I would like to comment from personal experience on one historical point. Speaking of Planck’s proposal that the Planck mass (M), length (L), and time (T) should form a fundamental system of units, Wilczek notes that the proposal was at first merely formally correct, but that “over the course of the 20th century, however, his proposal became compelling.” But I can testify that it was still considered heretical well into the 1960s.

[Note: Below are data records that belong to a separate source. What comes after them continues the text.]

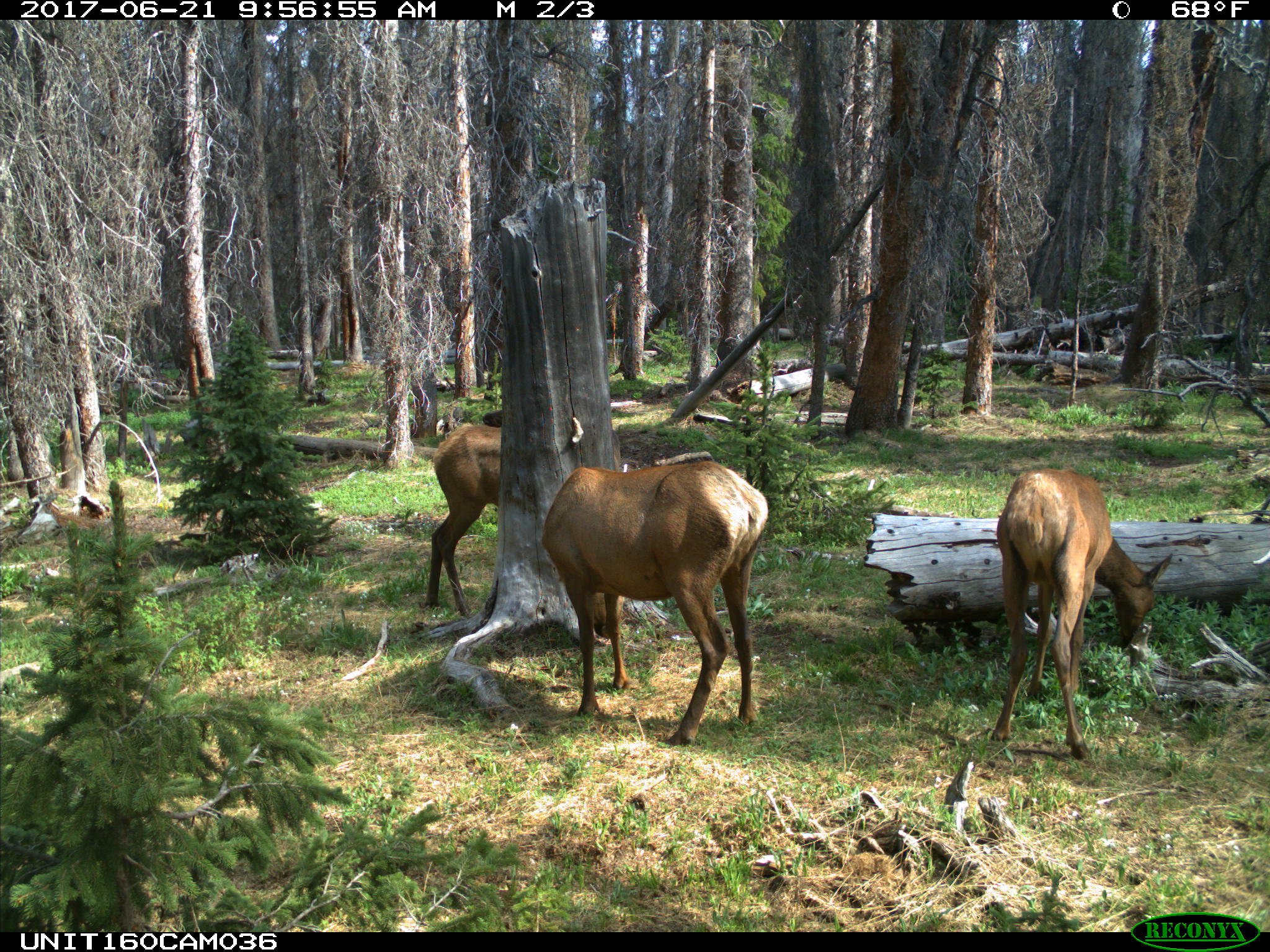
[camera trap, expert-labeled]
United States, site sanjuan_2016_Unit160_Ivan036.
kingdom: Animalia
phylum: Chordata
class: Mammalia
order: Artiodactyla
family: Cervidae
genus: Cervus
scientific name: Cervus elaphus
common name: red deer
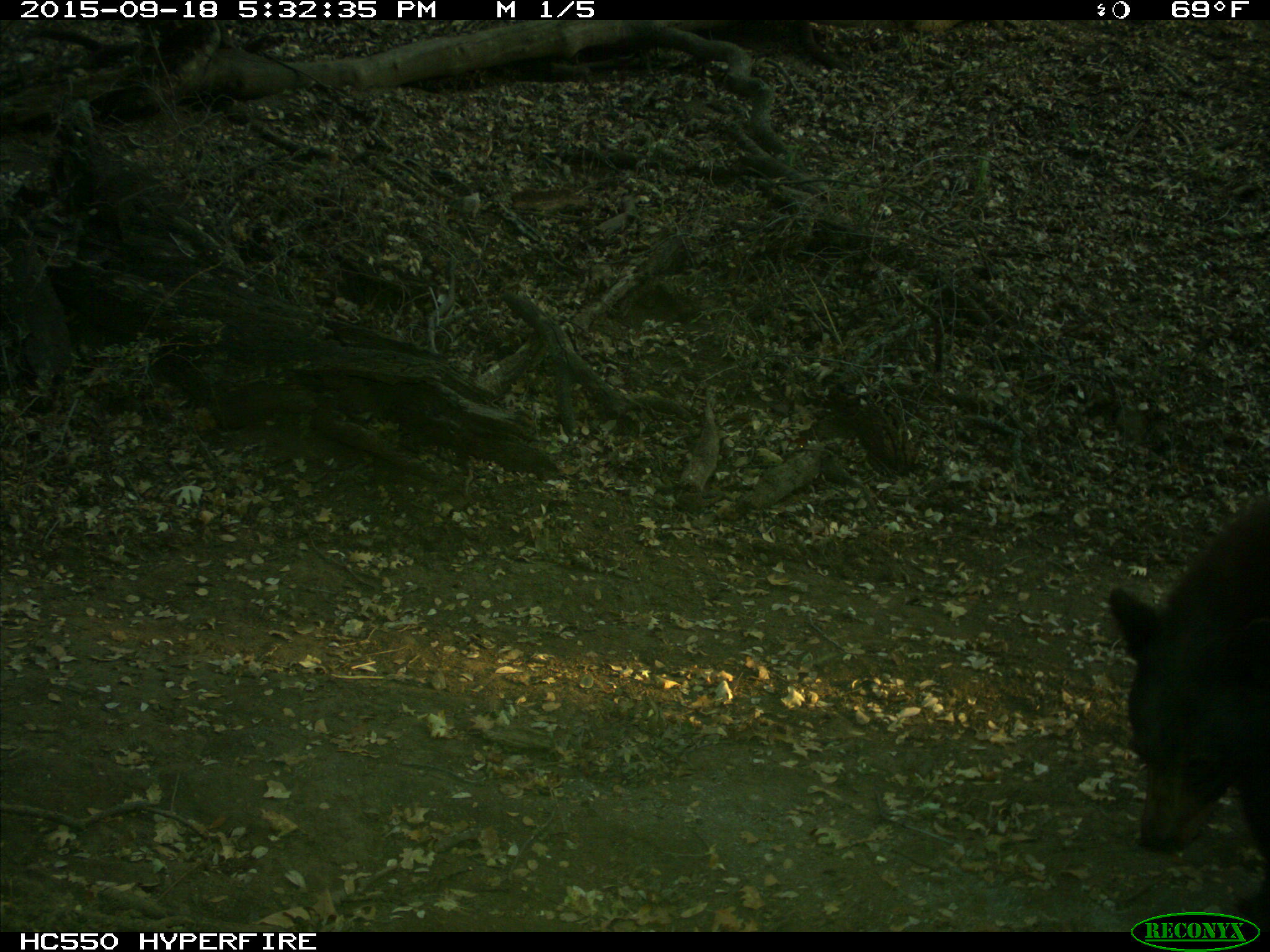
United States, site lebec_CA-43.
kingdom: Animalia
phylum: Chordata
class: Mammalia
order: Carnivora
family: Ursidae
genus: Ursus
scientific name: Ursus americanus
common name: american black bear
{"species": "Ursus americanus (american black bear)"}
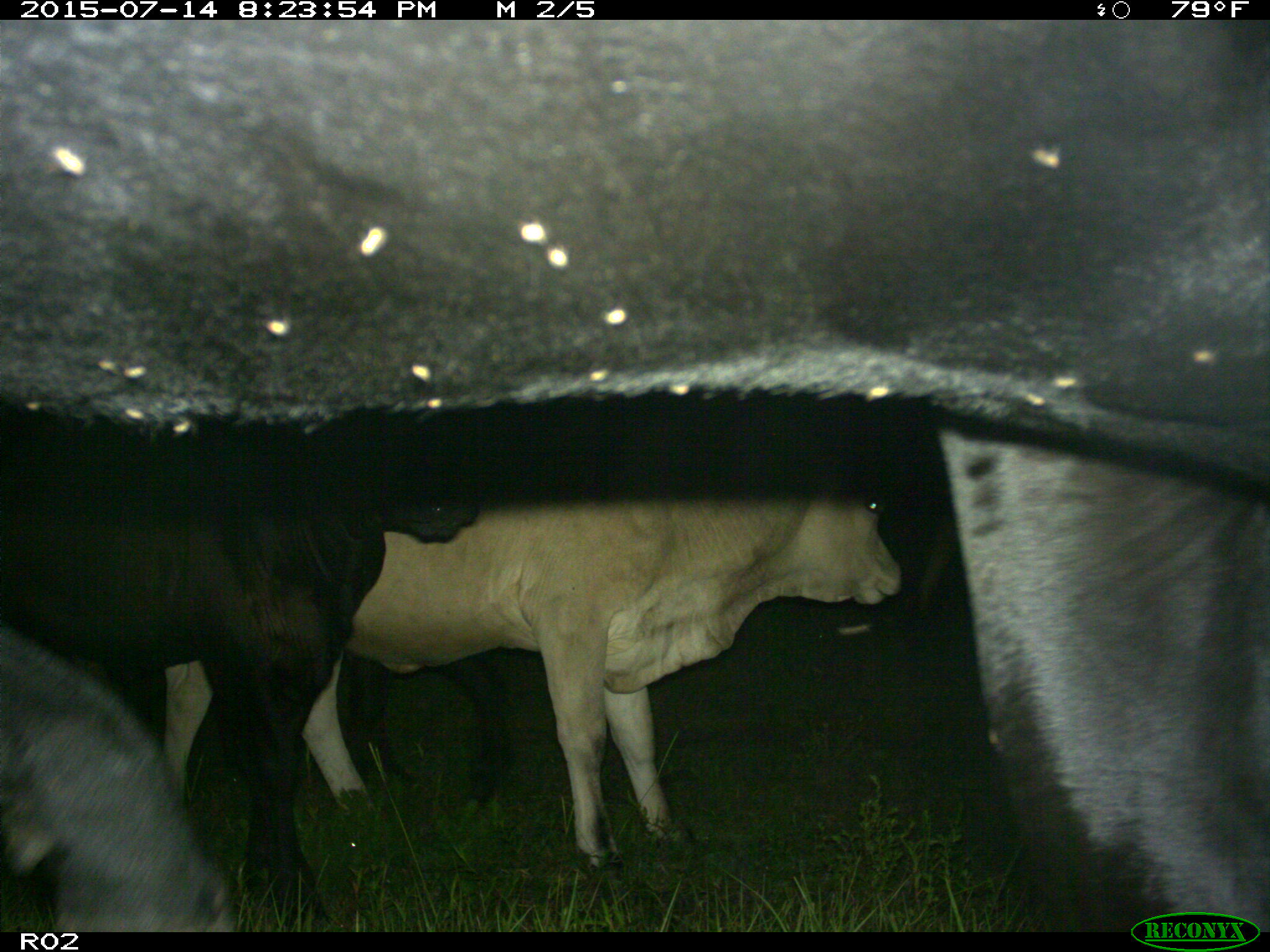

In 1959, I submitted a paper proposing that the Planck length L and time T should play a fundamental role in physics. In the case of L, the idea was based on an analysis of Werner Heisenberg’s microscope experiment, taking account of the gravitational field of the photon used to measure the position of the particle. For T, the analysis involved the problem of keeping clocks synchronized in view of both the uncertainty relation between the reading of a clock and its energy, and the influence of gravitational energy on the rate of the clock. In both cases, I found that one runs into trouble when trying to obtain a position measurement (clock synchronization) with error less than L (T). At the time, I knew nothing of Planck’s proposal. Eventually this paper, and a follow-up, were published. 1 While my paper was suffering referee trouble, a similar idea was proposed by Asher Peres and Nathan Rosen. 2  

I don’t claim that my papers deserved any better fate than they received: years of referee trouble, eventual publication, a cold shoulder from the physics community. But some of the reasons for this cold shoulder are worth noting. At the time, I read many referee reports on my papers and discussed the matter with every theoretical physicist who was willing to listen; nobody that I contacted recognized the connection with the Planck proposal, and few took seriously the idea of L as a possible fundamental length. The view was nearly unanimous, not just that I had failed to prove my result, but that the Planck length could never play a fundamental role in physics. A minority held that there could be no fundamental length at all, but most were then convinced that a fundamental length L’, of the order of the proton Compton wavelength, was the wave of the future. Moreover, the people I contacted seemed to treat this much longer fundamental length as established fact, not speculation, despite the lack of actual evidence for it. Of the people I contacted, the only ones I can recall who had a positive attitude to the idea of L as a fundamental length were Henry Primakoff, David Bohm, and Roger Penrose.

I don’t know when or how the transition of the Planck proposal from heresy to conventional wisdom took place, but I can attest that it had not even begun in the mid-1960s. I suspect that it did not really begin to take hold until at least the mid-1970s, but perhaps others can enlighten me on this.